Dalam masyarakat yang berbeda, usia dapat dilihat atau diperlakukan
secara berbeda. Misalnya, usia dapat diukur mulai dari konsepsi atau sejak
lahir, dan mulai pada usia nol atau usia satu. Transisi seperti mencapai
pubertas , usia mayoritas, atau pensiun seringkali penting secara sosial.
Konsep penuaan yang berhasil dan penuaan yang sehat mengacu pada
aspek sosial dan fisik dari proses penuaan. Jika dikaitan dengan
kebudayaan kita dapat mengambil salah satu contoh yaitu budaya inut,
Budaya Inuit adalah contoh di mana ulang tahun tidak dirayakan karena
kedewasaan tidak ditandai dalam hal tahun. Budaya Navajo adalah satu
lagi di mana usia tidak dihitung selama bertahun-tahun berlalu sejak lahir.

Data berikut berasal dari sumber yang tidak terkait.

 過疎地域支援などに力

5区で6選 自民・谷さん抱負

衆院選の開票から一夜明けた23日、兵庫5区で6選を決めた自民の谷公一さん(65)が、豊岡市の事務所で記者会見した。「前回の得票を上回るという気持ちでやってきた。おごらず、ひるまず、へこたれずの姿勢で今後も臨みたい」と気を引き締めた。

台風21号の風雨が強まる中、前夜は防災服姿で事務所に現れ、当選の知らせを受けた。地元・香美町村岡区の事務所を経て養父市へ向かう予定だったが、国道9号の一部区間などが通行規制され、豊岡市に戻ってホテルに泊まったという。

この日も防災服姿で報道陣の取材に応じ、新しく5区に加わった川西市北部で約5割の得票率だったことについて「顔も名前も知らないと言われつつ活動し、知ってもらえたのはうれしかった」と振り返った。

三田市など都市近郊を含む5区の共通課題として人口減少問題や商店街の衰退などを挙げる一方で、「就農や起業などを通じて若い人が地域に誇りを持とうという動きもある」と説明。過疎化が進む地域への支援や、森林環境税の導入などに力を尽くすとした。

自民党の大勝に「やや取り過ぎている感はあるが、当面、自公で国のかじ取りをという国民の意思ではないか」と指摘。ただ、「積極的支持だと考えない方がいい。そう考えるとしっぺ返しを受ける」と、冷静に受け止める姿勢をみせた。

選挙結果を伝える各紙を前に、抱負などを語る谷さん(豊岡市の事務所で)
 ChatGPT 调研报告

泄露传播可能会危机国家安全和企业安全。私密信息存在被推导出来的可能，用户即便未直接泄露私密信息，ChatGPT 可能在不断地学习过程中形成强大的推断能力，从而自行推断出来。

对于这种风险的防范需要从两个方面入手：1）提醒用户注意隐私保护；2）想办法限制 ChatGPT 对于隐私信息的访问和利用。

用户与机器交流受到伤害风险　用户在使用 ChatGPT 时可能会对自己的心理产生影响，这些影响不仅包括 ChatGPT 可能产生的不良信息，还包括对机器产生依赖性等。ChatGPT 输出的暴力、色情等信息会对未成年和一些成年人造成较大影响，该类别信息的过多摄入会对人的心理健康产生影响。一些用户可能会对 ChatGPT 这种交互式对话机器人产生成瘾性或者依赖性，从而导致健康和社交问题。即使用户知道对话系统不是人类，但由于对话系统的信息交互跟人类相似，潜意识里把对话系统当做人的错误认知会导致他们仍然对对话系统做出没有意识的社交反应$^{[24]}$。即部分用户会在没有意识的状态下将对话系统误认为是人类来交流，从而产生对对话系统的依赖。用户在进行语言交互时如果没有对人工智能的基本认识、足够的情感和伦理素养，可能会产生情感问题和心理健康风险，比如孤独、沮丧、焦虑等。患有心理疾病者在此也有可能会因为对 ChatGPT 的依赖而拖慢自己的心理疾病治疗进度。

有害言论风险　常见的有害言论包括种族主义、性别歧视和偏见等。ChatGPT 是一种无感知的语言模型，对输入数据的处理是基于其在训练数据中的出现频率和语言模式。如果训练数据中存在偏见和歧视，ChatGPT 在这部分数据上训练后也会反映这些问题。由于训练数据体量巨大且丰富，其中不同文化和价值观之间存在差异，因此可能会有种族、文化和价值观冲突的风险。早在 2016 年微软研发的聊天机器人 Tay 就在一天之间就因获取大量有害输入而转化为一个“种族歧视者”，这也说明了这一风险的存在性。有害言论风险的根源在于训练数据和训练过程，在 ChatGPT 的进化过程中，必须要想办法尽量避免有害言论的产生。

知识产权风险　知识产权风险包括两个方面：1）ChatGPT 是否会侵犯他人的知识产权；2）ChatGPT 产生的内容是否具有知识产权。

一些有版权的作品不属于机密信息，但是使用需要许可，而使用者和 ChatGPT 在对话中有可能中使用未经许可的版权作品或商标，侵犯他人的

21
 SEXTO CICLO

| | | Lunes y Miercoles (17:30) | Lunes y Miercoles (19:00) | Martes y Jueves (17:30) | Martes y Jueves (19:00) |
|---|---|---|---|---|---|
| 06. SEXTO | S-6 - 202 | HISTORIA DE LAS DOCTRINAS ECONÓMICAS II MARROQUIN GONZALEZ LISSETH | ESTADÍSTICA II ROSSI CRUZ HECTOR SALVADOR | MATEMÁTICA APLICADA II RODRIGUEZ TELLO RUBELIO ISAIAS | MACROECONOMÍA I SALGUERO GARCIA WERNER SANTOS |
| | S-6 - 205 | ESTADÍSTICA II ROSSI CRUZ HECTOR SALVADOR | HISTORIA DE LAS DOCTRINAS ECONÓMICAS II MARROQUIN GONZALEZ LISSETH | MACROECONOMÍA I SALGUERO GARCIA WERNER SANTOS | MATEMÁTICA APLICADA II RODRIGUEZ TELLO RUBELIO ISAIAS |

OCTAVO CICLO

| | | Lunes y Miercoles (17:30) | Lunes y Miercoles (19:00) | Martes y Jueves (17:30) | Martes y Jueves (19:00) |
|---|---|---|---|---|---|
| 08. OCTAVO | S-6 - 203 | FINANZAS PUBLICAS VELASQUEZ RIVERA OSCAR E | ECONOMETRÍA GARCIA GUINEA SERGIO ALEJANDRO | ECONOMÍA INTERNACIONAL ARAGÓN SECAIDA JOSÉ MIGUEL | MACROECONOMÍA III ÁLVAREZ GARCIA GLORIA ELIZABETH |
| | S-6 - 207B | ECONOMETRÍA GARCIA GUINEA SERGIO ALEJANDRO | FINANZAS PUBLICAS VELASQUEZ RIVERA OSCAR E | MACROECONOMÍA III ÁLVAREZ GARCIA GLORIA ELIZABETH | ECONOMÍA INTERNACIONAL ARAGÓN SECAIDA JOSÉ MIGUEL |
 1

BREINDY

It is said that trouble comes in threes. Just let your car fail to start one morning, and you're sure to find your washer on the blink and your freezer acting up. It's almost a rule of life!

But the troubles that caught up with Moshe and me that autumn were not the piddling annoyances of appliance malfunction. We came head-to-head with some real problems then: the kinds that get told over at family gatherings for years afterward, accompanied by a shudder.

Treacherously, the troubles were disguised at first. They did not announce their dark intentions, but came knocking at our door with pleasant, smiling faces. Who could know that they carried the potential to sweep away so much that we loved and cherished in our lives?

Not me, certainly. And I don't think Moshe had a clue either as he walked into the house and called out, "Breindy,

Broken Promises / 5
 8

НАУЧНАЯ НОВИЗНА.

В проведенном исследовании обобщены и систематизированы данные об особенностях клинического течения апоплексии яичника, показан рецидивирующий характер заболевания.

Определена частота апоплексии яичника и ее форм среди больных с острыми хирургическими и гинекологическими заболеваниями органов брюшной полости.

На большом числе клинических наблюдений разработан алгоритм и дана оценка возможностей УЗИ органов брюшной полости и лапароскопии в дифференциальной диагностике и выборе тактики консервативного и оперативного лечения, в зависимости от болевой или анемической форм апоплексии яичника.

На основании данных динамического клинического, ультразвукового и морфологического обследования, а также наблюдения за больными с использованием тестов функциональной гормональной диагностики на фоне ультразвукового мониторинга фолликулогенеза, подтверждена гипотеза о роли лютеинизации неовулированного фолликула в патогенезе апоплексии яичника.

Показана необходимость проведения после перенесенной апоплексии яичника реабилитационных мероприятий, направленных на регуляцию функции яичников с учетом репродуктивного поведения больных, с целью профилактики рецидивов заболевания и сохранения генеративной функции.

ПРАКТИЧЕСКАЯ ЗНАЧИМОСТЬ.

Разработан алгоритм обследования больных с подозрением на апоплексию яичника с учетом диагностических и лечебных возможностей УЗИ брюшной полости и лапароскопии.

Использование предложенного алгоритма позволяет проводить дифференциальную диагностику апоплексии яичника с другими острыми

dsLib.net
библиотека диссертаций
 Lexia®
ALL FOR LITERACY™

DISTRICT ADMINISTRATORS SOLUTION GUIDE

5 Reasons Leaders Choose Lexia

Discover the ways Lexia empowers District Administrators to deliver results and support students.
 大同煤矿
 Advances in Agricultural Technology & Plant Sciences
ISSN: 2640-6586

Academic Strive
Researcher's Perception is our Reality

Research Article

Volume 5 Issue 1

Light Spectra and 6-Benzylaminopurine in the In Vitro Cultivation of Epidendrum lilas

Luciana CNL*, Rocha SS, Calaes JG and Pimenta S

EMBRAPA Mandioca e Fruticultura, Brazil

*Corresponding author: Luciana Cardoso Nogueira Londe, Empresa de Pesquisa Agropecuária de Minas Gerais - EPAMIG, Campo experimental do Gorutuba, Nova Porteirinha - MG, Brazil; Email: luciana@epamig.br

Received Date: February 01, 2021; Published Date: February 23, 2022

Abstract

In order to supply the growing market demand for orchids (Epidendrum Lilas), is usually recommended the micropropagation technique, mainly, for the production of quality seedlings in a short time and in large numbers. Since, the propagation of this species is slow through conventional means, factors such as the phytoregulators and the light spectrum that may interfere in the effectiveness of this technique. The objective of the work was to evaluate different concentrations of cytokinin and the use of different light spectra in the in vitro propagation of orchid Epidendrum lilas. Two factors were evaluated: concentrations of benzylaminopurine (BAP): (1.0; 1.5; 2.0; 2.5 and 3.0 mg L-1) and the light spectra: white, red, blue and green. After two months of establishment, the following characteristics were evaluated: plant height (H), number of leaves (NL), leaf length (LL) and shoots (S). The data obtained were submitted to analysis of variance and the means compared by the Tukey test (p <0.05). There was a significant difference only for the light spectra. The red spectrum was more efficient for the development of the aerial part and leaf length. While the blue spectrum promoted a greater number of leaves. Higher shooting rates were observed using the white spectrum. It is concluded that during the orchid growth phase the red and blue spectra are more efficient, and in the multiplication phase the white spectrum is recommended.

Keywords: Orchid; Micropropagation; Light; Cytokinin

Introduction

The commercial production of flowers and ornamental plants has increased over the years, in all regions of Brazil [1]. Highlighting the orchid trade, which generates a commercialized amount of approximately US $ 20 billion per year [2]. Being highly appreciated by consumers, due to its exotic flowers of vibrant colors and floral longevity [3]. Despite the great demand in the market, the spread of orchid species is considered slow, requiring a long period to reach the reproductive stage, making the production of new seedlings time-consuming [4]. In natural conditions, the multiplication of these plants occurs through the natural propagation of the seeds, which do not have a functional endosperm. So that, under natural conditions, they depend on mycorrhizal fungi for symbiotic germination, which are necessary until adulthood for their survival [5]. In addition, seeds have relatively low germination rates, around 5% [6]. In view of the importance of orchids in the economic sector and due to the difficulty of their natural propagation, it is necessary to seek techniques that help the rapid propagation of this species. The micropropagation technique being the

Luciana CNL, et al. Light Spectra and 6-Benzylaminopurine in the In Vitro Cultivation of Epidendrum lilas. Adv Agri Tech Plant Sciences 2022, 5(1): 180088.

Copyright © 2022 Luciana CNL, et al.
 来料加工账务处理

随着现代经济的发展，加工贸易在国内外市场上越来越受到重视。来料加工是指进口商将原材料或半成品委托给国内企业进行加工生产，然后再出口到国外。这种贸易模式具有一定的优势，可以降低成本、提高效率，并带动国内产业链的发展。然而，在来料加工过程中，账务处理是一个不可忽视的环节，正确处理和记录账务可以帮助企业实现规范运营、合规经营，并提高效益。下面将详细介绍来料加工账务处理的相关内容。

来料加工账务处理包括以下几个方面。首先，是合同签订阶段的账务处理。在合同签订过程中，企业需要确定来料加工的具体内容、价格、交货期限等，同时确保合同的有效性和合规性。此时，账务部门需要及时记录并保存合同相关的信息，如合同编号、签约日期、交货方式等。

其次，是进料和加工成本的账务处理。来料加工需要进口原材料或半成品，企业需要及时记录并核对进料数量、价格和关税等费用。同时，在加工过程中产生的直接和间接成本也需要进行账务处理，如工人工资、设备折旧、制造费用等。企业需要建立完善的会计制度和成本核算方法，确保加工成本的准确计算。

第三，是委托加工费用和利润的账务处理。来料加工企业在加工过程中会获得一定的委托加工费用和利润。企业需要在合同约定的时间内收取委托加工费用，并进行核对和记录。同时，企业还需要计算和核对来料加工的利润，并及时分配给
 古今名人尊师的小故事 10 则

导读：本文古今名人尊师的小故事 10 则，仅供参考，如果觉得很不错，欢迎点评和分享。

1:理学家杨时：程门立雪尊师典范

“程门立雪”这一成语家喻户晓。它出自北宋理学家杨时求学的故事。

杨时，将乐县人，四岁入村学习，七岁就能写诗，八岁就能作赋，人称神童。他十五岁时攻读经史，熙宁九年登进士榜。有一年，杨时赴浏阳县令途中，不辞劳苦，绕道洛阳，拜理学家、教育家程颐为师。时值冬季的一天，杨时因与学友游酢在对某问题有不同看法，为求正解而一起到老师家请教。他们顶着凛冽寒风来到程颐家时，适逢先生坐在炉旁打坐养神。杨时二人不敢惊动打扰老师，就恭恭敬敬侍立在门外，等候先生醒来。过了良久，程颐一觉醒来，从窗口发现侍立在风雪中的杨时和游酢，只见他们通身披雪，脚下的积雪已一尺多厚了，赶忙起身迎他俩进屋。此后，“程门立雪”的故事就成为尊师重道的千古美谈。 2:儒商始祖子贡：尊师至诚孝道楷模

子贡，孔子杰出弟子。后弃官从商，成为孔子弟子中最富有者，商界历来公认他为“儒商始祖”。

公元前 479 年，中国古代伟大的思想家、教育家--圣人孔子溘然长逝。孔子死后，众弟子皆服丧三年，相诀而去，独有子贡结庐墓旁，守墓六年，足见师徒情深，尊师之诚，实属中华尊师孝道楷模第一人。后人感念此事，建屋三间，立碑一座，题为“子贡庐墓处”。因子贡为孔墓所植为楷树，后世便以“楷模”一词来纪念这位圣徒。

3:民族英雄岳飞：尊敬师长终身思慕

Dalam hal ini, usia diukur melalui tonggak tertentu dalam kehidupan
seseorang, seperti saat pertama kali mereka tertawa. Dalam budaya di
mana usia tidak diukur dengan tahun sejak lahir, sebagian besar individu
tidak tahu berapa usia mereka dalam tahun. Orang-orang dalam budaya ini
mungkin lebih penting dalam aspek lain dari kelahiran mereka, seperti
musim, praktik pertanian, atau koneksi spiritual yang terjadi ketika
mereka dilahirkan. Suatu budaya juga dapat memilih untuk menempatkan
penekanan yang lebih besar pada garis keturunan keluarga daripada usia,
seperti yang dilakukan dalam masyarakat Maya. Orang dewasa Maya tidak
akan menentukan tanggung jawab dan status anak dalam hal usia
berdasarkan tahun, melainkan oleh senioritas relatif terhadap orang lain
dalam keluarga atau komunitas. Tujuan utama menghitung usia dalam hal
tahun sejak kelahiran adalah untuk kenyamanan pengelompokan individu
berdasarkan usia, seperti yang diperlukan dalam masyarakat industri.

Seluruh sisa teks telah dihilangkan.